= Source material =
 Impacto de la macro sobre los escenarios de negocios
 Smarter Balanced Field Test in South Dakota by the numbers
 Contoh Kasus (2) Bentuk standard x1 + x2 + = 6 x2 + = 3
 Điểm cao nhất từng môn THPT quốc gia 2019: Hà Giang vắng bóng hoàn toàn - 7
* * *
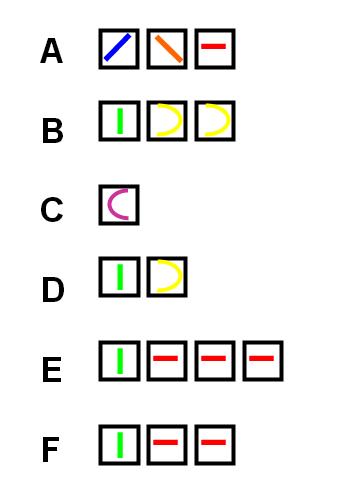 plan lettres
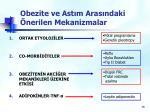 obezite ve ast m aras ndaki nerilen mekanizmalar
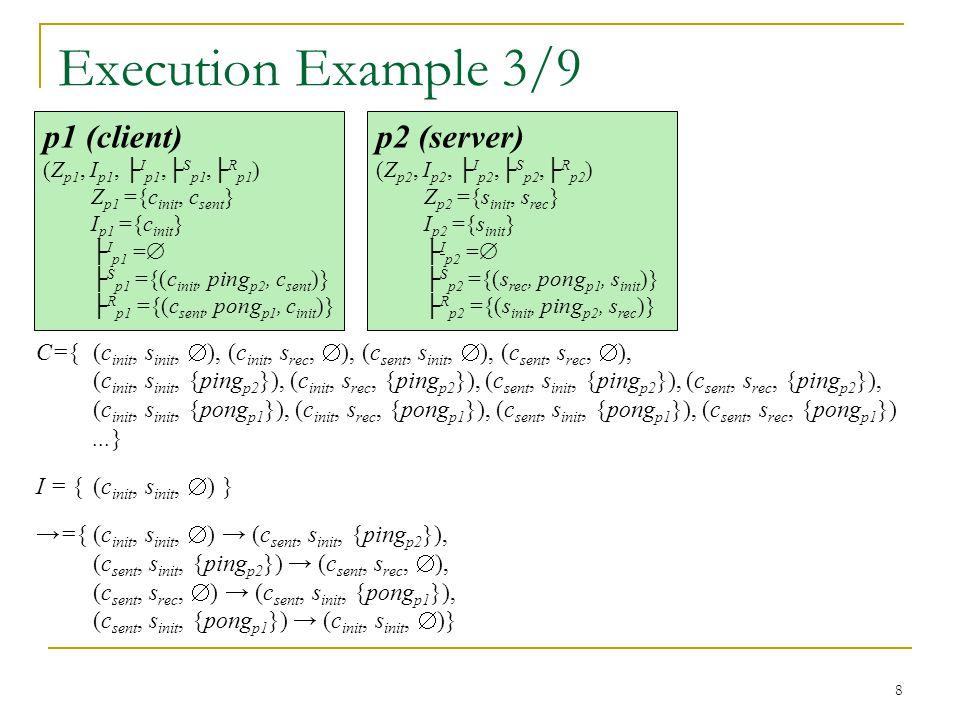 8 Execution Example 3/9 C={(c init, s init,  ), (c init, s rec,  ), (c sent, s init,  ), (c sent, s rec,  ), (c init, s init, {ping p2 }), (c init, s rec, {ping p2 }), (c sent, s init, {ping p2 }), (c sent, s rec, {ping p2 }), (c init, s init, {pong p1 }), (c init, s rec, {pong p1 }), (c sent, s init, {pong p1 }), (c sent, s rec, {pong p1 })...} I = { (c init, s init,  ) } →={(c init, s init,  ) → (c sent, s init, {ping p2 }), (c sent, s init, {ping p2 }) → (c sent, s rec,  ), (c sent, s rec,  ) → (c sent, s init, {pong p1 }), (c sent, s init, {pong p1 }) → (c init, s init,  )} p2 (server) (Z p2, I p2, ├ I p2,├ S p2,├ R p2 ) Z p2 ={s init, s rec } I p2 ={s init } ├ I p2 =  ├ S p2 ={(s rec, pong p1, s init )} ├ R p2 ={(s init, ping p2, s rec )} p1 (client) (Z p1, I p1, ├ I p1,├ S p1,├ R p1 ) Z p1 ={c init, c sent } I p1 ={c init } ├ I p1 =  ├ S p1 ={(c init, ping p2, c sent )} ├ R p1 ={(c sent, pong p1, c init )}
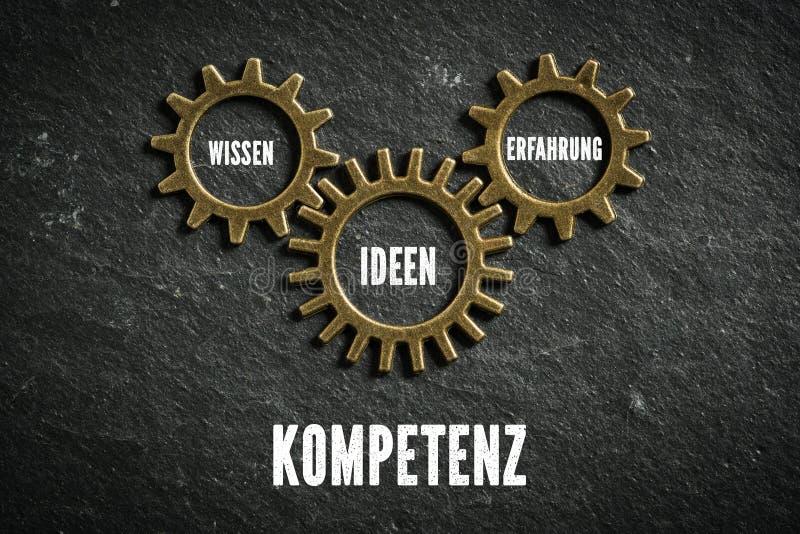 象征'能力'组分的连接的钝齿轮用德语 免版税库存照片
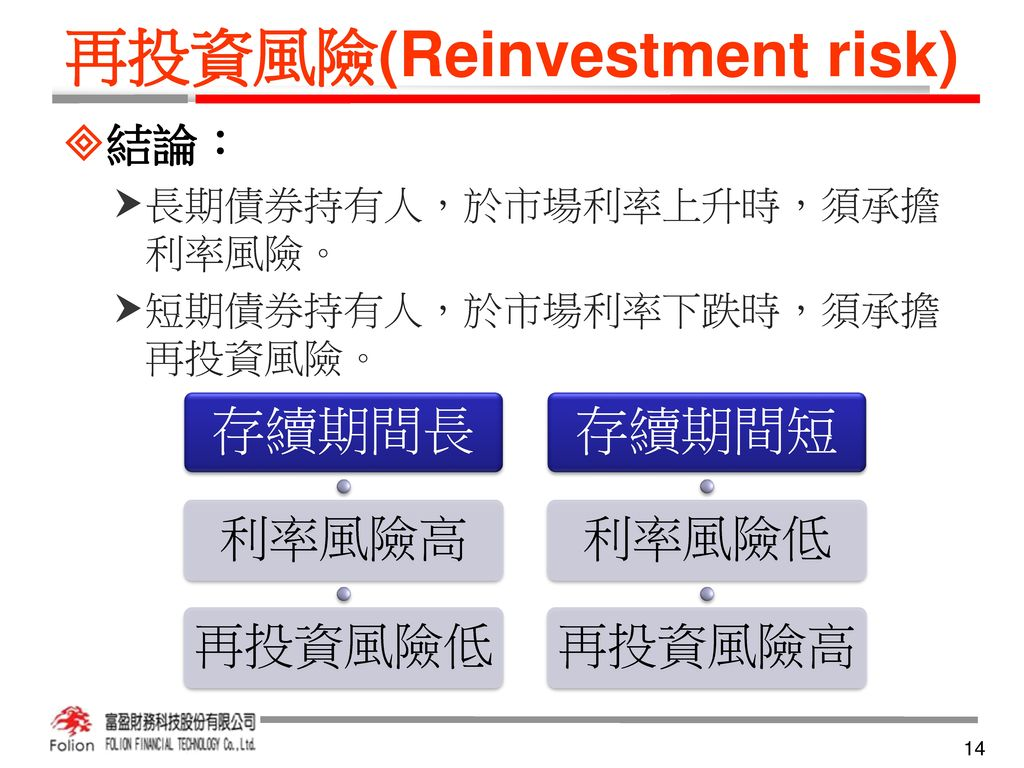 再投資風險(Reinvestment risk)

= Work task =
Once you reach the line with "Impacto de la" in the data above, copy it and every line after it exactly, up to and including the line with "Điểm cao nhất".

= Response below =
 Impacto de la macro sobre los escenarios de negocios
 Smarter Balanced Field Test in South Dakota by the numbers
 Contoh Kasus (2) Bentuk standard x1 + x2 + = 6 x2 + = 3
 Điểm cao nhất từng môn THPT quốc gia 2019: Hà Giang vắng bóng hoàn toàn - 7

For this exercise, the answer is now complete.